NOUVELLE IX LE PHILOSOPHE ÉPICURIEN

Il y avait autrefois à Florence plusieurs belles et louables coutumes, que l’ambition et l’amour des richesses en ont entièrement bannies. Par une de ces coutumes, entre autres, il y avait dans chaque quartier une coterie composée de personnes choisies. Chaque membre de cette société donnait à son tour un repas à ses camarades, où il était permis d’inviter des étrangers de mérite, quand il s’en trouvait dans la ville. Tous ceux de la coterie s’habillaient, au moins une fois l’an, d’une manière uniforme ; et les plus nobles et les plus riches se promenaient ensemble à cheval dans les rues, et donnaient quelquefois des tournois ou d’autres spectacles analogues aux exercices militaires.

Parmi ces différentes coteries, on distinguait celle de messire Brette Brunelesqui, dans laquelle il avait voulu attirer un jeune homme nommé Guido, fils de messire Cavalcanti. Il n’oublia rien pour faire cette bonne acquisition, parce qu’il connaissait tout le mérite de ce jeune homme, qui, à beaucoup d’esprit, joignait l’amour des sciences et de la philosophie. Mais ce n’était pas là ce qui le faisait le plus rechercher de messire Brette et des autres personnes de la coterie. Guido était naturellement fort enjoué, beau parleur, extrêmement honnête, habile à toutes sortes d’exercices, faisant toutes choses avec beaucoup plus de grâce et de facilité que les autres, fort riche, et l’homme du monde qui savait le mieux distinguer le mérite et lui rendre hommage. Tout ce qu’on fit pour l’engager d’entrer dans cette coterie n’ayant pas réussi, Brette et ses compagnons s’imaginèrent que l’amour de la philosophie lui faisait préférer la solitude à la société. Comme il passait pour avoir beaucoup d’estime pour Épicure, et pour tenir un peu au sentiment de ce philosophe, ceux qui n’étaient pas d’humeur à lui rendre justice disaient qu’il n’étudiait que pour se convaincre qu’il n’y a point de Dieu.

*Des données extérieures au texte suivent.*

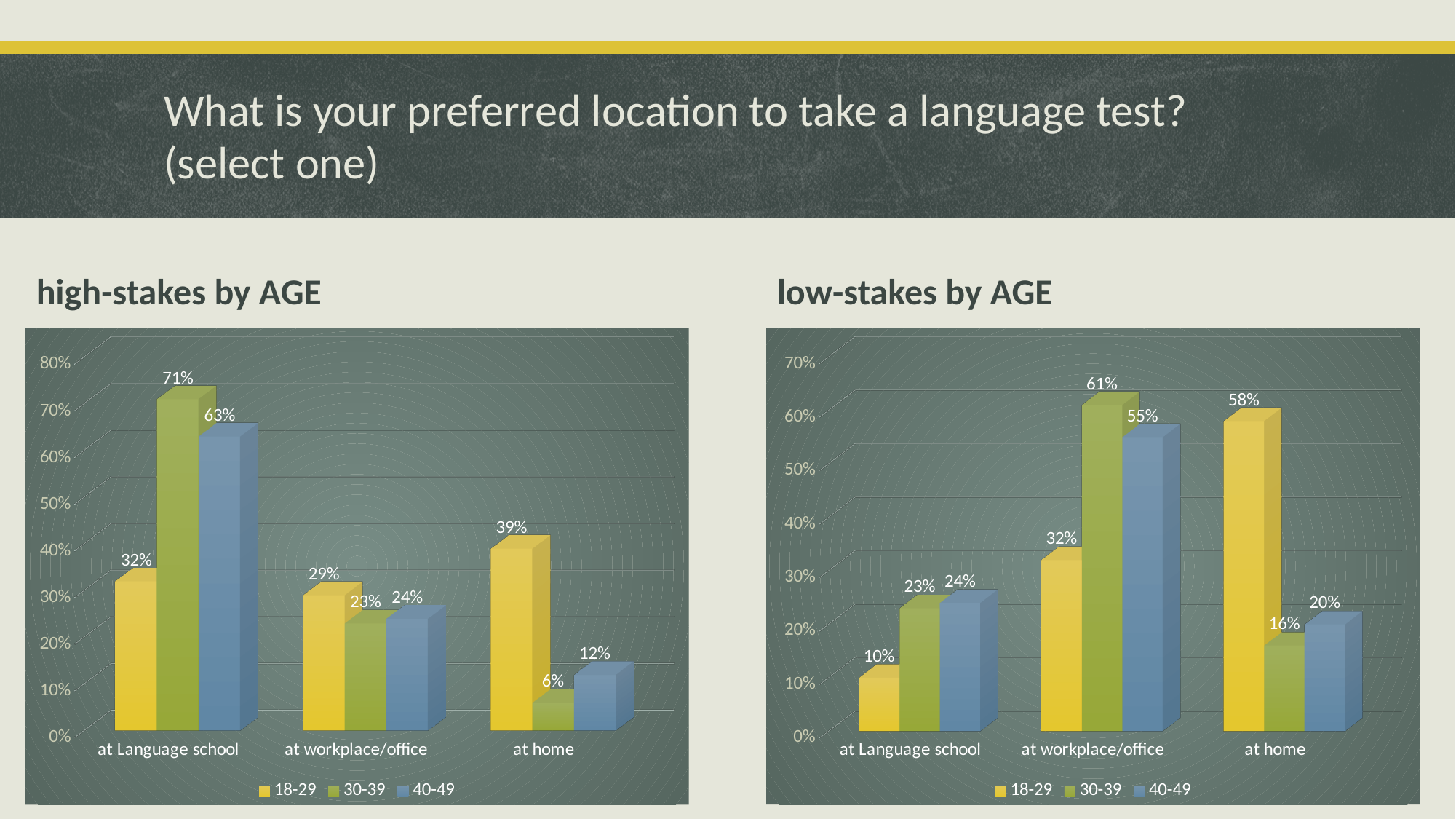
In the 'low-stakes by AGE' chart, is the 40-49 value at workplace/office greater or less than 50%? greater In the 'high-stakes by AGE' chart, what is the difference between the 30-39 and 40-49 values at Language school? 8% What kind of chart is the 'low-stakes by AGE' chart? bar chart In the 'low-stakes by AGE' chart, what is the value for the 18-29 group at home? 58% How many location categories are shown on the x axis of the 'high-stakes by AGE' chart? 3 In the 'high-stakes by AGE' chart, which is larger: the 18-29 value at workplace/office or the 18-29 value at home? at home In the 'high-stakes by AGE' chart, what is the value for the 40-49 group at workplace/office? 24% In the 'high-stakes by AGE' chart, which age group has the lowest value at home? 30-39 In the 'low-stakes by AGE' chart, which age group has the highest value at workplace/office? 30-39 In the 'high-stakes by AGE' chart, what is the value for the 30-39 group at Language school? 71% How many series does the legend of the 'low-stakes by AGE' chart list? 3 In the 'low-stakes by AGE' chart, what is the difference between the 18-29 and 30-39 values at home? 42%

Ce jeune philosophe, revenant un jour de l’église de Saint-Michel d’Orte, passa par le cours des Adimari, et aboutit à l’église de Saint-Jean, qui était pour lors environnée de ces tombeaux de marbre qu’on voit aujourd’hui à Sainte-Réparée. Il s’arrêta devant ces mausolées, et lisait diverses épitaphes, lorsqu’il fut aperçu par messire Brette, qui traversait à cheval, avec sa compagnie, la place de Sainte-Réparée. Brette ne l’eut pas plutôt vu, au milieu de ces tombeaux, qu’il proposa à ses compagnons d’aller l’agacer. Ils piquent des deux comme s’ils eussent voulu l’assaillir, et sont presque sur lui avant qu’il ait eu le temps de les voir. « Pourquoi refuses-tu, Guido, lui dirent-ils en l’abordant, d’entrer dans notre coterie ? Crois-tu pouvoir trouver des raisons suffisantes pour anéantir l’existence de Dieu, et quand tu y réussirais, en seras-tu plus avancé ? » Guido se voyant surpris et enveloppé : « Je suis chez vous, messieurs, leur dit-il ; vous pouvez violer les droits de l’hospitalité, et me faire tout ce qu’il vous plaira. » Comme il était fort agile, il s’appuie aussitôt d’une main sur un de ces tombeaux assez élevé, et prenant son élan, il se jette d’un saut de l’autre côté, et se retire tranquillement.

Les cavaliers se regardant l’un l’autre un peu surpris du saut qu’ils avaient vu faire, s’écrièrent : « Est-ce donc là l’homme dont on vante tant l’esprit et le savoir ? Et où est la justesse de sa réponse ? Il est chez nous, dit-il : le lieu où il est ne nous appartient pas plus qu’à lui et qu’aux autres citoyens ; il est commun à tout le monde. Il faut sans doute qu’il ait perdu l’esprit. – C’est vous qui l’avez perdu, dit alors messire Brette, si vous ne comprenez pas ce qu’il vient de dire. Il nous a dit honnêtement et en peu de mots l’injure du monde la plus piquante. Ces tombeaux, si vous y faites attention, sont les maisons des morts ; et quand il dit que c’est notre maison, il veut nous faire entendre que nous et les autres ignorants sommes semblables aux morts, en comparaison de lui et des autres savants. Il a donc pu dire à cet égard qu’il était chez nous. »

Chacun comprit alors le sens des paroles de Guido, et chacun en eut un peu de confusion. Aucun d’eux n’eut jamais plus envie de l’agacer, et Brette passa toujours dans leur esprit pour un homme doué d’un bon entendement.